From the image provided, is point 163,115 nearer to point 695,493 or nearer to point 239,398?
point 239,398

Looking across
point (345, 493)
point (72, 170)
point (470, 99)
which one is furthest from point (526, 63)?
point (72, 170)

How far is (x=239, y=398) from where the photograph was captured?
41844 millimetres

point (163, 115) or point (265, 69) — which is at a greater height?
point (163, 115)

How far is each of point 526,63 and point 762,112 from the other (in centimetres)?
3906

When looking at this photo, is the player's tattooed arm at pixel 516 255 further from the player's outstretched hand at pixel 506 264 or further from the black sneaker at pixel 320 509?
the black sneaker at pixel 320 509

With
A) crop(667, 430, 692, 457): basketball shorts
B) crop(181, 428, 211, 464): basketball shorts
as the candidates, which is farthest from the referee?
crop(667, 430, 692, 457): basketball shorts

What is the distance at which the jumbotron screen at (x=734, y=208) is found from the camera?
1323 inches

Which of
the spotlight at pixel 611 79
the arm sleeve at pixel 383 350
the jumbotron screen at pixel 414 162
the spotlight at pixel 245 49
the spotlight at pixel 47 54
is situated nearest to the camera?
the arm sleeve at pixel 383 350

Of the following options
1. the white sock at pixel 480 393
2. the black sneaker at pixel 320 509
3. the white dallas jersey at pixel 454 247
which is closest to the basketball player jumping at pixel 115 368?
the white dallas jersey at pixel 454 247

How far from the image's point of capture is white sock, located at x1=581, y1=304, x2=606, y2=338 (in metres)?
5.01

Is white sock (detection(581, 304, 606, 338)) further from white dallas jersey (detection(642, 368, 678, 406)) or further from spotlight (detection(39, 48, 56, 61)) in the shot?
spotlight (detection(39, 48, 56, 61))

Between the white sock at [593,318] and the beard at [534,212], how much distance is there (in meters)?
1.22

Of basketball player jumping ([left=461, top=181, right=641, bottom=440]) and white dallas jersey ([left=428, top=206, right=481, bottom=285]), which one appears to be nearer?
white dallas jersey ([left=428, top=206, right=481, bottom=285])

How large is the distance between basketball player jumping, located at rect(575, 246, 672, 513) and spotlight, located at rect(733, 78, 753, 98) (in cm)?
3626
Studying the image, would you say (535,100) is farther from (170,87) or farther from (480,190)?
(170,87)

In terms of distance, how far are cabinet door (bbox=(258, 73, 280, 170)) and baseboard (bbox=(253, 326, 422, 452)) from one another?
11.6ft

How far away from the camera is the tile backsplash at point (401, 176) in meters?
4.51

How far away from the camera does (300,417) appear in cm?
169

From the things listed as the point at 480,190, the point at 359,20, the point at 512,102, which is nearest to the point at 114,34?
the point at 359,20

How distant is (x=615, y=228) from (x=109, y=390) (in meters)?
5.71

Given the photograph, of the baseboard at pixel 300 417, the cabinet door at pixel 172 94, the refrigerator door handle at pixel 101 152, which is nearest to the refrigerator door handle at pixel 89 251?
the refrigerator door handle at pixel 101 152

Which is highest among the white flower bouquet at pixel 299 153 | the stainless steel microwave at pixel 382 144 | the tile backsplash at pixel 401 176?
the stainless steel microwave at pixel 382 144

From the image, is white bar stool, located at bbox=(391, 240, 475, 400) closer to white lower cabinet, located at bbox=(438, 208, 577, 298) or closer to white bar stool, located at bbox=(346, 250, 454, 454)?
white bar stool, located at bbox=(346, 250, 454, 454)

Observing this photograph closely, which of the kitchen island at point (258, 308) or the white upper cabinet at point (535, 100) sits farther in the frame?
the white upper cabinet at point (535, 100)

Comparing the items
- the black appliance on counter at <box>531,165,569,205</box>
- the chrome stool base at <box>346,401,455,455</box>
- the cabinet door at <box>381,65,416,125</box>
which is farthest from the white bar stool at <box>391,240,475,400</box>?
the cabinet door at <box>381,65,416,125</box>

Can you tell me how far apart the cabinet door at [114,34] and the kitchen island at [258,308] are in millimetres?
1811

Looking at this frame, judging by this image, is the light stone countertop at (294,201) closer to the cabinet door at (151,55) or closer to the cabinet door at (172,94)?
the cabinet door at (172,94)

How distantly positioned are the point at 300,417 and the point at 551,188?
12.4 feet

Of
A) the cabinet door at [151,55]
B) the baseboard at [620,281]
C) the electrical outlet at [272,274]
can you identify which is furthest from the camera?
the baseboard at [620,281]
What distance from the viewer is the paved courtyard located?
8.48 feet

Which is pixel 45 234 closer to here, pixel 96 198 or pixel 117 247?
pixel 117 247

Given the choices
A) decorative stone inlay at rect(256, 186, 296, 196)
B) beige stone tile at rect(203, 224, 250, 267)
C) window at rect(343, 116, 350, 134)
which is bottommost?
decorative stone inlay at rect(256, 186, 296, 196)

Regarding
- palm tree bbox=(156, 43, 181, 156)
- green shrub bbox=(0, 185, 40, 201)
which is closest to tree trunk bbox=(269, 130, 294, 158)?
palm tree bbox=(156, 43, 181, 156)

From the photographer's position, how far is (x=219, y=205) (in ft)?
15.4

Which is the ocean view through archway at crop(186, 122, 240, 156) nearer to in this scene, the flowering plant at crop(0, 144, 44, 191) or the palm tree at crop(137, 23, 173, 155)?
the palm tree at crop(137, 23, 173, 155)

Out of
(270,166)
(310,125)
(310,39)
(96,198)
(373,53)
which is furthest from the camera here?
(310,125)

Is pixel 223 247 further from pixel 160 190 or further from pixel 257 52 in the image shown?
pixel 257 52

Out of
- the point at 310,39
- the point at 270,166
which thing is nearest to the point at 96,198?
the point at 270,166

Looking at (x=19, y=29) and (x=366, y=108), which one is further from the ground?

Stated exercise:
Copy the entries above word for word, from the first line through the line that contains "41844 millimetres".

Solution for this task:
From the image provided, is point 163,115 nearer to point 695,493 or nearer to point 239,398?
point 239,398

Looking across
point (345, 493)
point (72, 170)
point (470, 99)
which one is furthest from point (526, 63)?
point (72, 170)

How far is (x=239, y=398) from where the photograph was captured?
41844 millimetres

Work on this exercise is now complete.